When you arrive at Jungle Jim's International Market on Route 4 in Fairfield, Ohio about 20 miles north of Cincinnati, you'll know
immediately this is not going to be your typical grocery shopping excursion.
If this is your first visit and you've arranged it ahead, you'll be greeted by a tour guide who for a modest fee will take you on an hour-long running walk through the sprawling 300,000 square foot facility. It's not unlike being welcomed by the chamber of commerce director of a mid-size town.
At a fast clip, you'll sprint past 140 varieties of honey, 1,600 cheeses, the international wine library featuring over 10,000 varieties (samples available if you're over 21), a 1,000 gallon "aquaculture" filled with live fish, lobsters and crabs, a made-from-scratch bakery showcasing decadent pastries, pies, cakes, cookies, tortes and rustic artisan breads, all shouting "calorie overload!"
You'll whiz along the 75-foot wall of beer (850 varieties: domestic, international, Natural and organic foods? Of course; there are hundreds, more like thousands of them.
Outlandish, exotic, mainstream and peculiar produce, all identified by country of origin. Cigars? Jim has a custom-built humidor sheltering over 100 premium brands. Exotic meats? You'll find ostrich, kangaroo, rattlesnake (try it; it tastes like chicken) elk, wild boar and bison.
Make a fast right turn at the sushi bar then slow your pace and linger at the Gourmet Meat Shoppe, salivating over the hand cut prime aged meats, free-range and Amish poultry, ducks, geese, kosher meats and homemade sausages.
If you're into hot sauces, look for the gleaming antique fire engine perched above Hot Sauce Heaven, a display of over 1,200 different varieties of the incendiary liquids collected from the remotest corners of the planet.
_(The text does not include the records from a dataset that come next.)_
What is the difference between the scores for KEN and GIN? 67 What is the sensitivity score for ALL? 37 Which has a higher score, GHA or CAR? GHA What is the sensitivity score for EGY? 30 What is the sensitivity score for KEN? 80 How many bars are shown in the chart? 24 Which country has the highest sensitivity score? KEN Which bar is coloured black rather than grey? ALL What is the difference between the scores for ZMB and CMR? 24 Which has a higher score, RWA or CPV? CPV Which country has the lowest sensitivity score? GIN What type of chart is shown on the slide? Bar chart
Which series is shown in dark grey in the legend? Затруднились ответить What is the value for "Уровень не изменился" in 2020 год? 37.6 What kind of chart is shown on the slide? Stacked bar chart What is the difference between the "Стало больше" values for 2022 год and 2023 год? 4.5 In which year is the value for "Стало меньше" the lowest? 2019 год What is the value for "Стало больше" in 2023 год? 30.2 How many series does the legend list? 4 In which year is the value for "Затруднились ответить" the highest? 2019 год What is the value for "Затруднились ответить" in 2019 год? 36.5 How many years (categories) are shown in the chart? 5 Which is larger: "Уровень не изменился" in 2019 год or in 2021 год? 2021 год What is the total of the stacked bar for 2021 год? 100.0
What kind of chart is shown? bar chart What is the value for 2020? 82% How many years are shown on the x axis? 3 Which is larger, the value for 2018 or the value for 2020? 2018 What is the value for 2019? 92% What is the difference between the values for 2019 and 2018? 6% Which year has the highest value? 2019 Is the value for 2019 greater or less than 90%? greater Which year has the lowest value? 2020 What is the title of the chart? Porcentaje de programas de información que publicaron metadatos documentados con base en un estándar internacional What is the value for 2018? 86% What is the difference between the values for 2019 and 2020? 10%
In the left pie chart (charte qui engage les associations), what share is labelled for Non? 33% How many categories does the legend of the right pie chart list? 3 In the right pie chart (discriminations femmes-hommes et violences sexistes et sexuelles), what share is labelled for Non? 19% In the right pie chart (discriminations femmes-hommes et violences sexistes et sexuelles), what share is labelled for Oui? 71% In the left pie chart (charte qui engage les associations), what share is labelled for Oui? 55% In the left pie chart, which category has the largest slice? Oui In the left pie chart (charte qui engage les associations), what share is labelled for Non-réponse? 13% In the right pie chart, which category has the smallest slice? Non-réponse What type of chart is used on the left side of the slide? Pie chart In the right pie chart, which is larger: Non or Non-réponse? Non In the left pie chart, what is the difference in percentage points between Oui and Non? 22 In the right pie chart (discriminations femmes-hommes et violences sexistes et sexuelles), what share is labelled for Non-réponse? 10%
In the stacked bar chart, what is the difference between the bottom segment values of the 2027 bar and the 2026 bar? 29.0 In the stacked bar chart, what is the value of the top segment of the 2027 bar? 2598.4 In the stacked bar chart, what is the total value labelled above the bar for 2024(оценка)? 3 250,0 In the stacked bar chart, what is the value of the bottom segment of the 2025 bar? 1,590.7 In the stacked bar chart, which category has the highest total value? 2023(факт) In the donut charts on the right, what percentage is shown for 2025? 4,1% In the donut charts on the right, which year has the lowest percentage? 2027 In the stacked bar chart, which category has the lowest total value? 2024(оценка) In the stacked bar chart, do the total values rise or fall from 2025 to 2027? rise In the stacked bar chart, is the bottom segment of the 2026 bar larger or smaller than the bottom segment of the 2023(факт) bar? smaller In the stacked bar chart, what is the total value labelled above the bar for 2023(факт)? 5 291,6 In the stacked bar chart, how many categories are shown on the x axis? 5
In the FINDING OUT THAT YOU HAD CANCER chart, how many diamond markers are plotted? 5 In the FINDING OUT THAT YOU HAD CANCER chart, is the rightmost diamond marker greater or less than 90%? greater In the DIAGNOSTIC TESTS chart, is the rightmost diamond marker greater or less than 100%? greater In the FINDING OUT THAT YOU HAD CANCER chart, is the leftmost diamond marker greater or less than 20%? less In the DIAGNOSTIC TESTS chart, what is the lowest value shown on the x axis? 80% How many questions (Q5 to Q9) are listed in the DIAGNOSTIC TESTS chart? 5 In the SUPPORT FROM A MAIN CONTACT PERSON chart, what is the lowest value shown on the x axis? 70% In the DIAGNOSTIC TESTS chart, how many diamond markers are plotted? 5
By now you are gasping, thoroughly overwhelmed by the magnitude of this sprawling extravaganza, this mind-boggling selection of global groceries, this United Nations of food. Need oxygen? Jim has that too. Stop by the Oxygen Bar and inhale deeply from variously scented air canisters to recharge your brain cells and revitalize your blood.
Just when you think you have seen it all, Jim Bonaminio, the founder and creative genius behind this one-of-a-kind Mecca for Foodies might whirl past, wrapped in a flowing blue robe, sporting a tall wizard's hat and carrying an imposing scepter.
The outlandishly garbed Bonaminio often cruises the aisles on roller skates, chatting briefly with startled newcomers and shouting greetings at regulars who number among the approximately 50,000 weekly visitors.
Overseeing his domain is all in a day's work for the gregarious, larger-than-life "Jungle Jim" who launched the enterprise from the back of a borrowed pickup truck in 1971, selling in 20-pound bags his lucky find of 45,000 pounds of white potatoes rejected from a potato chip factory.
A college dropout, the 55-year-old Bonaminio has been coloring outside the lines for decades, creating the dozen or so buildings housed under one very complex roof from his never-ending collection of discarded construction materials.
Spend any time at all talking with the self-proclaimed "junker" and he will happily point out the baseboard that he resurrected from a construction site debris pile, the windows salvaged from an old depot, the fake Portopotty doors that open into spacious marble bathrooms, and the mint condition 1919 Boar's Head truck in the deli section.
Just before Bonaminio twirls away in a swirl of blue velvet cape, he'll invite you to return for a tour of his domain on the monorail cars that he salvaged when an area theme park went broke. The Food Adventure Tram is not quite ready-to-ride but the landing has been built and the tram should be up and running soon.
And, he'll add, there is his new location, currently dubbed Baby Jungle, under construction in Oakley, closer to Cincinnati. Bonaminio ticks off the statistics about the new complex: 75,000 square feet, an international cheese shop to rival the current store, and his voice grows louder as he careens away toward the culinary cookware shop.
"If you can't find what you want at Jungle Jim's," he shouts, "you don't need it!"